##### Dataset entries #####
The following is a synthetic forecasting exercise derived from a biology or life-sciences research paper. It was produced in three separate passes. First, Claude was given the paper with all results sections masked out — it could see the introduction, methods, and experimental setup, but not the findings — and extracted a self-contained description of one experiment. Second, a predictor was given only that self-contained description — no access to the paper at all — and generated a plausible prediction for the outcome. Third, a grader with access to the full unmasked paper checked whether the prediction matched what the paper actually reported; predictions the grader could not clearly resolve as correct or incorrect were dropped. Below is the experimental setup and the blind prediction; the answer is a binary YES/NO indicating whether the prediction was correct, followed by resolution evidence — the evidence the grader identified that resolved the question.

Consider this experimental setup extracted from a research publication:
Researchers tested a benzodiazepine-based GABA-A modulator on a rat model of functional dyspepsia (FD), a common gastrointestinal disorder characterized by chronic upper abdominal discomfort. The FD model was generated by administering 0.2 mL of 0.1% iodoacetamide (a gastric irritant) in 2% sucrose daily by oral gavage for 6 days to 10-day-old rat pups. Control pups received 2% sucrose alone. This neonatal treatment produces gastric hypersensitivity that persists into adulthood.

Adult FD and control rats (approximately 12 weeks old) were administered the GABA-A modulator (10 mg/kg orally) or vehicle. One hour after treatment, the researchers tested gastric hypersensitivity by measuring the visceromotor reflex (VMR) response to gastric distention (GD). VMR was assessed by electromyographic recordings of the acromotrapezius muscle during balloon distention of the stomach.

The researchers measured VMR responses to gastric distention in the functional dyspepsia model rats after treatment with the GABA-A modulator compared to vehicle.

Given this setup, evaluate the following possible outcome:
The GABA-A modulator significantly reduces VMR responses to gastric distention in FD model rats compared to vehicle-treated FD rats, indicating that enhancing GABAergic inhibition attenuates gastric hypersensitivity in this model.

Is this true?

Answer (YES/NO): YES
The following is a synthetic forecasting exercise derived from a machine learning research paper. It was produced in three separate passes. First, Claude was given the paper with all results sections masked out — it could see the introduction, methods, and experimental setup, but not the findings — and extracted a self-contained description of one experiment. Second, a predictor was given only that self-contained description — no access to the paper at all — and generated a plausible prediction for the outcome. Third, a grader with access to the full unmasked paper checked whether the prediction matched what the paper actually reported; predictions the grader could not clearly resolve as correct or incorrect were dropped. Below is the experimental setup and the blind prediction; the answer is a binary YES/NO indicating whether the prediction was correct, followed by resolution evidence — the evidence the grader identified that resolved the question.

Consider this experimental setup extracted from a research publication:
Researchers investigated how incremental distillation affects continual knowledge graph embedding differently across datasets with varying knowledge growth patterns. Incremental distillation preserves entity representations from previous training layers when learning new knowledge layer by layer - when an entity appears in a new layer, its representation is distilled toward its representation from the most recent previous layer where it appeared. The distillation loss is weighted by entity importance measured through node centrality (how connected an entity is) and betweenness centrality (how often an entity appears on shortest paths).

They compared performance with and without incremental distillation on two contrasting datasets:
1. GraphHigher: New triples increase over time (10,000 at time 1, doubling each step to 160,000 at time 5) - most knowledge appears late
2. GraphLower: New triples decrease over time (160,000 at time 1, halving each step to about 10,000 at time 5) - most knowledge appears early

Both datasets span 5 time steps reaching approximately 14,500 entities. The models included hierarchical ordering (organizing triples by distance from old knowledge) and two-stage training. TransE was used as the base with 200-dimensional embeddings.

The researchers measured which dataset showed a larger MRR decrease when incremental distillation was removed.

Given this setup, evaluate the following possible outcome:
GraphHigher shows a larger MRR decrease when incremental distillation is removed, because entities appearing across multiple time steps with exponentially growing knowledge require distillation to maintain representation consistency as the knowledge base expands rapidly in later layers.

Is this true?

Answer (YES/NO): NO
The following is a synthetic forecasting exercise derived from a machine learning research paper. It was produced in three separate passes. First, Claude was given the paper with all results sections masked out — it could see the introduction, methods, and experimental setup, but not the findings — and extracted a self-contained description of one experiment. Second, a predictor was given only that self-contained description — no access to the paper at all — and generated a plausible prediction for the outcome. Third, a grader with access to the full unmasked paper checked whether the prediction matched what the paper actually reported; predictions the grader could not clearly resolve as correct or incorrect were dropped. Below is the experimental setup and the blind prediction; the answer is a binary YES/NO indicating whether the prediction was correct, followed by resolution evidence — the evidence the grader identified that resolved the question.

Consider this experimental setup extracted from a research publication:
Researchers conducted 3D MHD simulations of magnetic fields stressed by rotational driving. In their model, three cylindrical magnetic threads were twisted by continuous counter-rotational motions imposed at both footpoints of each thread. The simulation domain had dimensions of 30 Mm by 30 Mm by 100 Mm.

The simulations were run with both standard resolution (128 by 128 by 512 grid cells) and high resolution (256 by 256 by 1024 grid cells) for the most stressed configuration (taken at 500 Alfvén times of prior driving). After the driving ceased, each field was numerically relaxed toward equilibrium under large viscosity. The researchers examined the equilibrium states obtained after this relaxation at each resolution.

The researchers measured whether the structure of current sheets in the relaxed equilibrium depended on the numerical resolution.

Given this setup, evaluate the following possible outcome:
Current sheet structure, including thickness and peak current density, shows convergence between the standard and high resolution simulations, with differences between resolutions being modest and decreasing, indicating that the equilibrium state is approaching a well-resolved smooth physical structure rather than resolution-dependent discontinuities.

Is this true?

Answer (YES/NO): NO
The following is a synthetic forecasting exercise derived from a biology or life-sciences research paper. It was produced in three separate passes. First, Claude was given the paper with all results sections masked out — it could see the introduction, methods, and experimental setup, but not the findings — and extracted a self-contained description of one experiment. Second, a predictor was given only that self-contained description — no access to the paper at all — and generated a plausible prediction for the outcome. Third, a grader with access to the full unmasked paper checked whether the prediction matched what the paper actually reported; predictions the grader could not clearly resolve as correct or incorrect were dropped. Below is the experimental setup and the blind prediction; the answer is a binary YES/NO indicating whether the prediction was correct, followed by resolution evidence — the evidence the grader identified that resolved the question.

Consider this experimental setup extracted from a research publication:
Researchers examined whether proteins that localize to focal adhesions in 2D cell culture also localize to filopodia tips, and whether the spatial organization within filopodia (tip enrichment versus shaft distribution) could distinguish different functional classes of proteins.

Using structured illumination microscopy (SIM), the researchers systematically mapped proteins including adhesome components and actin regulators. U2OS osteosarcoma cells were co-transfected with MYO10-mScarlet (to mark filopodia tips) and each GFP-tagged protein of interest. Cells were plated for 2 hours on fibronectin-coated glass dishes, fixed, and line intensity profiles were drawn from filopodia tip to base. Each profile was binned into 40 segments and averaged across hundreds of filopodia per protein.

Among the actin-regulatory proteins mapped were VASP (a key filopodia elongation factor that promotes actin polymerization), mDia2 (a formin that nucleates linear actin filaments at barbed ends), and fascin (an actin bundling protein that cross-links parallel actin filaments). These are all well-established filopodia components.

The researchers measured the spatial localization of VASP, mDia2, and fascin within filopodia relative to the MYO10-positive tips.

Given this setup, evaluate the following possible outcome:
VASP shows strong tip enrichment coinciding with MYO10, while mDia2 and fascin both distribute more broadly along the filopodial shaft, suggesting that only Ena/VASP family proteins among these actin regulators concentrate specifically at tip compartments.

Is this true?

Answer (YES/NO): NO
#####
## What the exercise asks
The answer must consist of every line from the entries above that contains "vehicle".

## Answer area
Adult FD and control rats (approximately 12 weeks old) were administered the GABA-A modulator (10 mg/kg orally) or vehicle. One hour after treatment, the researchers tested gastric hypersensitivity by measuring the visceromotor reflex (VMR) response to gastric distention (GD). VMR was assessed by electromyographic recordings of the acromotrapezius muscle during balloon distention of the stomach.
The researchers measured VMR responses to gastric distention in the functional dyspepsia model rats after treatment with the GABA-A modulator compared to vehicle.
The GABA-A modulator significantly reduces VMR responses to gastric distention in FD model rats compared to vehicle-treated FD rats, indicating that enhancing GABAergic inhibition attenuates gastric hypersensitivity in this model.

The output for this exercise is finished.